● Fragmento del documento
▼
1. – Es la ciudad más baja del mundo, a 300 metros bajo el nivel del mar. Separada de Jerusalén por 37 kilómetros de desierto. La ciudad de las palmeras constituye un oasis de preciosos jardines y mansiones de descanso. Es Jericó, la Niza de Judea.
Jesús pasa Jericó, camino de Jerusalén, al otro lado del desierto de Judea. Lleva prisa. Con Él los discípulos caminan. En la travesía de Jericó una muchedumbre se les ha pegado. La que se le pegaría si atravesase Marbella. Son curiosos, deseosos de ver un número de circo. No irán muy lejos tras Él. Charlotean como cotorras, hacen muecas como payasos, solo les molesta el grito desgarrador del ciego: “¡Cállate! No nos recuerdes tu molesta existencia, quédate ahí sentado, al margen del camino. Ya es bastante que de vez en cuando te echemos una moneda”.
En medio de toda aquella algarabía solo hay dos corazones que sintonizan. Jesús oye el grito. Jesús que a pesar de sus prisas, se para y busca. Jesús que pregunta. Y el ciego que se sabe escuchado. El ciego que ha sentido en su corazón la onda de cariño de Jesús. El ciego que pide con ansia: “¡Maestro que pueda ver!” El ciego que ve y sigue a Jesús.
2. – Sentados en la cuneta, sin ánimos para caminar, junto a preciosos jardines del oasis de las palmeras, hay millones y millones de hermanos nuestros que gritan al paso de Jesús: “¡Qué podamos ver!”
Sí, son los que viven en el tercer mundo, si es vivir ir muriendo poco a poco por falta de lo necesario para ser seres humanos. A ellos, esa extrema pobreza no les deja ver el rostro del Dios bueno que cuida de los pajarillos y de las flores del campo.
Pero hay otros muchos millones de ciegos que viven en las naciones que van a la cabeza de la economía mundial, que también gritan “¡Qué podamos ver!”. Porque lo tienen todo, menos lo más importante, esa lucecilla tenue del corazón, ese contacto directo entre Jesús y yo, y que da fuerzas para sobrellevar los problemas de la vida, y para vivir en alegría, al sentirse amados por Dios.
3. – ¡Que podamos ver! En más de dos mil años de cristianismo son hoy todavía muchísimos más los que no conocen a Jesús que los que le conocen. Lo hemos oído el domingo pasado con motivo de la celebración del Domund. Pero todos los domingos –y todos los días—son Domund. Es verdad que han faltado misioneros y ayuda. Tal vez. ¿Pero es que no hay otras razones más profundas por las que no pueden ver a Jesús? No será porque hemos vestido a Jesús con ropas europeas y occidentales, y hemos vertido su doctrina en también moldes occidentales. ¿Y no es que mantenemos una liturgia europea y occidental que a otros pueblos no les puede decir nada? ¿O es que hay hacerse extranjero para ser cristiano?
▲
[Registros extraídos]
▼
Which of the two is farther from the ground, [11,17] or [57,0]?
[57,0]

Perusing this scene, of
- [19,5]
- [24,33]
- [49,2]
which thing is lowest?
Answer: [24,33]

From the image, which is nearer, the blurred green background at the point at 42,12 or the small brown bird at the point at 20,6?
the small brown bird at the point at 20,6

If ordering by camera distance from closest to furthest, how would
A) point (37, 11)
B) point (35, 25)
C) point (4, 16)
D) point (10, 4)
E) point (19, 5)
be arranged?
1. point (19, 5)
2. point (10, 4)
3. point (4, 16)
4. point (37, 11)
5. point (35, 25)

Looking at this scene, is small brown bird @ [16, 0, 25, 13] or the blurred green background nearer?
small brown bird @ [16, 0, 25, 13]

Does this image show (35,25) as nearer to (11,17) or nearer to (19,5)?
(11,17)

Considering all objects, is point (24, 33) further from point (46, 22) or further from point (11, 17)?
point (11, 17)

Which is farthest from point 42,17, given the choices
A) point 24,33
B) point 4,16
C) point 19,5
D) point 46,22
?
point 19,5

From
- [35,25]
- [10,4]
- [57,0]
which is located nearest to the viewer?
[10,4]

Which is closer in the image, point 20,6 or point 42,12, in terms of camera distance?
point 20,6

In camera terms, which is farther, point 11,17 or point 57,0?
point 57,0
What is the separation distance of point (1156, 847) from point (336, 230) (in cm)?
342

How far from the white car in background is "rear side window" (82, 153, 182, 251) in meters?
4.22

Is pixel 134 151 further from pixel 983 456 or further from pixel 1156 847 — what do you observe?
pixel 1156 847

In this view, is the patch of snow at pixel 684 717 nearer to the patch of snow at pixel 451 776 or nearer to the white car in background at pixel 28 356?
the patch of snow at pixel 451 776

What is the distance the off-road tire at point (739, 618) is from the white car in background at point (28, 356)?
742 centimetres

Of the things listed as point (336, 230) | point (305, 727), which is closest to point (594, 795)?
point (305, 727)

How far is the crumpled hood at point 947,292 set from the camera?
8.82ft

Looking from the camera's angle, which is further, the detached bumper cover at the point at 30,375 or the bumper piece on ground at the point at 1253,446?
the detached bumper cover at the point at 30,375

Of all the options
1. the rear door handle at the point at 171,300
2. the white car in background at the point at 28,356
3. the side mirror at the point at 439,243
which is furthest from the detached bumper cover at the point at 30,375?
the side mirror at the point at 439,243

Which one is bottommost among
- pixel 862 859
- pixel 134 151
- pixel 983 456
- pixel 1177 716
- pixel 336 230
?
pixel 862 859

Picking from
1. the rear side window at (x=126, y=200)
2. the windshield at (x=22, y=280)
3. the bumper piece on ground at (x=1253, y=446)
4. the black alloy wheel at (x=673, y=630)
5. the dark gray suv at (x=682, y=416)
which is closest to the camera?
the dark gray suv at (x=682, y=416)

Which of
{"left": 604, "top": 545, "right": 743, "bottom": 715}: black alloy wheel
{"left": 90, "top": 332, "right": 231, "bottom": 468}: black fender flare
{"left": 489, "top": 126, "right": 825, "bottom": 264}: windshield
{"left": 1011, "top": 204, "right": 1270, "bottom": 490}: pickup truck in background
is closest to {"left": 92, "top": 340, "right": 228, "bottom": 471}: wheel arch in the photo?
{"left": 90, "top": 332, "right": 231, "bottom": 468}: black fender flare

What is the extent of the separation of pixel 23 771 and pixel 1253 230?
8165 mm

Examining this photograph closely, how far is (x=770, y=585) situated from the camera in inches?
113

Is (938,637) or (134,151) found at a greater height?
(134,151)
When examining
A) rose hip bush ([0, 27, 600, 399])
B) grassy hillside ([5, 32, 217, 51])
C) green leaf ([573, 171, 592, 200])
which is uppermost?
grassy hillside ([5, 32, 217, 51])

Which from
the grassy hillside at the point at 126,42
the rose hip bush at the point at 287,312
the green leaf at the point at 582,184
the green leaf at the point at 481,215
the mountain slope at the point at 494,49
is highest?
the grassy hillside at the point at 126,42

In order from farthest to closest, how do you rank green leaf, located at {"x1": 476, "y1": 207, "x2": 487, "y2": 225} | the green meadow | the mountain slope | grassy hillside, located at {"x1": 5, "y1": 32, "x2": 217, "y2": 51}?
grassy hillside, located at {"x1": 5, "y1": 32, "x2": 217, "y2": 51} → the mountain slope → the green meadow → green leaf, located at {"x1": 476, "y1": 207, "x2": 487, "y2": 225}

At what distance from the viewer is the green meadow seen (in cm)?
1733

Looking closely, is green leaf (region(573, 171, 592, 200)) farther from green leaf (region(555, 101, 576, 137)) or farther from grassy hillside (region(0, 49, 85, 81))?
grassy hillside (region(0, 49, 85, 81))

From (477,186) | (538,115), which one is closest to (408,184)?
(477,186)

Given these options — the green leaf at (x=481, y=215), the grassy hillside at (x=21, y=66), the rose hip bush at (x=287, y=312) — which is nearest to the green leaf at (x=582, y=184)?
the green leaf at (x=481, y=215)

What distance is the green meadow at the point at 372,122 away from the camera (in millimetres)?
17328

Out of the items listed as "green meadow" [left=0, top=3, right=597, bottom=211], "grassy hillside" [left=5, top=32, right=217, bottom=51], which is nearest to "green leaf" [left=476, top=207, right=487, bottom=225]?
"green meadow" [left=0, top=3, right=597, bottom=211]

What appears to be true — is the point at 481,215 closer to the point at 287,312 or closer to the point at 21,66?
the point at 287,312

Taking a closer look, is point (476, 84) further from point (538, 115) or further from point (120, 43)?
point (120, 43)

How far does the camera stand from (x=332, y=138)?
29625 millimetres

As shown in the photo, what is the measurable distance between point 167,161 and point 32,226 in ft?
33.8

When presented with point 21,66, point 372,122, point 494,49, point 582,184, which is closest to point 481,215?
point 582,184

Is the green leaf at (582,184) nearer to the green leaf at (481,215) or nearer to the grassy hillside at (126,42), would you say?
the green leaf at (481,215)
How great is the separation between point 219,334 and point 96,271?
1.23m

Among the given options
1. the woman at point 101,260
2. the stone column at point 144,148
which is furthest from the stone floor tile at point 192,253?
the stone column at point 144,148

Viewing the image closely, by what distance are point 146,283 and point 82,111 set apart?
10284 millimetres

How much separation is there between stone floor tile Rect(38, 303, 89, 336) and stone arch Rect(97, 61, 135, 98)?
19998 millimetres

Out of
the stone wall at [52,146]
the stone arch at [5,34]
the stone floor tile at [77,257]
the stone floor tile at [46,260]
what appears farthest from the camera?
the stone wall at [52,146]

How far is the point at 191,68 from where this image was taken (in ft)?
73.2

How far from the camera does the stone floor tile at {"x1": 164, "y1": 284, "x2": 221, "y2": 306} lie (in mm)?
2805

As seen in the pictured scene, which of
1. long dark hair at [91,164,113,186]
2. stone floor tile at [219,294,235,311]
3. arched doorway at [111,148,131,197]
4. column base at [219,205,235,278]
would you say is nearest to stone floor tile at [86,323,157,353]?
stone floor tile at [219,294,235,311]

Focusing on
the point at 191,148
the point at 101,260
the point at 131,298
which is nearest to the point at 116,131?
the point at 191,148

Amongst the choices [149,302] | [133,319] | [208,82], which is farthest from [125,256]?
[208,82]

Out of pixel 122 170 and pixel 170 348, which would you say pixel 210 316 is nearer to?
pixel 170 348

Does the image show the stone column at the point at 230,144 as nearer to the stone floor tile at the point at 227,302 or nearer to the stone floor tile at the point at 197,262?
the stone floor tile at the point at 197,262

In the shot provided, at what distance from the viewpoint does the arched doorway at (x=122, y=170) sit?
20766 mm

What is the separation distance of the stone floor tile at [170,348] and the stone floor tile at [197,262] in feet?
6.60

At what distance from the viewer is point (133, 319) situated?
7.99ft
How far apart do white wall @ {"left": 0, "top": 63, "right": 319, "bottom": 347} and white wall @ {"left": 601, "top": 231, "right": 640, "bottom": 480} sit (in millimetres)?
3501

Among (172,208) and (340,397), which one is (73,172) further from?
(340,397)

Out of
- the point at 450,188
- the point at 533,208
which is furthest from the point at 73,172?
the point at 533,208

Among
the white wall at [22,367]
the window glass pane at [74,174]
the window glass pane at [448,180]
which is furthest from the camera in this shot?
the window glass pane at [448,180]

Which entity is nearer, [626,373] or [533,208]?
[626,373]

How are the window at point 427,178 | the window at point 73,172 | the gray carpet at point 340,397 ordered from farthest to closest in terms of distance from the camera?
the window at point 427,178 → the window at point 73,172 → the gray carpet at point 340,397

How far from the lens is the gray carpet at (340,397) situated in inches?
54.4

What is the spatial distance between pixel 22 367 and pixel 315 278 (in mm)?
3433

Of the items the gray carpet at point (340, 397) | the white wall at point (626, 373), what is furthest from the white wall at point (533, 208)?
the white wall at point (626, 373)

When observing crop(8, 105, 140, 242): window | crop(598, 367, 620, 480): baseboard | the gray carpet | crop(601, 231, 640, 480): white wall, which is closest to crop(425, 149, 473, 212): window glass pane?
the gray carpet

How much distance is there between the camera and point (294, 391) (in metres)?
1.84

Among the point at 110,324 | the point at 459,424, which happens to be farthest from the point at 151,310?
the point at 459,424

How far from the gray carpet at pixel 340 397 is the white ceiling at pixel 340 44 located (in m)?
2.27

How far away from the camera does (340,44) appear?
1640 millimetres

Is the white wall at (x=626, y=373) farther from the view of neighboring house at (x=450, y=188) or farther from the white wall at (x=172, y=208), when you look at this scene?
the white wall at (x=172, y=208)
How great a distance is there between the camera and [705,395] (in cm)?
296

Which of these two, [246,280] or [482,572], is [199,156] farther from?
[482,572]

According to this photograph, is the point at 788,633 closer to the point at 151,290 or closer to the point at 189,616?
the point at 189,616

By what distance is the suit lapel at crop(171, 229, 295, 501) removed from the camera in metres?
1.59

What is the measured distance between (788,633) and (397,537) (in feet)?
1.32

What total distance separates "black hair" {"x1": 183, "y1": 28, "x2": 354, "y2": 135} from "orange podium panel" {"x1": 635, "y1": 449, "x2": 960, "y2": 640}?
▲
● Instrucción escrita
Duplica, sin alterar una sola palabra, todo lo que va en el texto sobre el ciego de Jericó desde "2. – Sentados" hasta "flores del campo.". El listado no guarda relación alguna con el texto sobre el ciego de Jericó.

● Solución del ejercicio
2. – Sentados en la cuneta, sin ánimos para caminar, junto a preciosos jardines del oasis de las palmeras, hay millones y millones de hermanos nuestros que gritan al paso de Jesús: “¡Qué podamos ver!”
Sí, son los que viven en el tercer mundo, si es vivir ir muriendo poco a poco por falta de lo necesario para ser seres humanos. A ellos, esa extrema pobreza no les deja ver el rostro del Dios bueno que cuida de los pajarillos y de las flores del campo.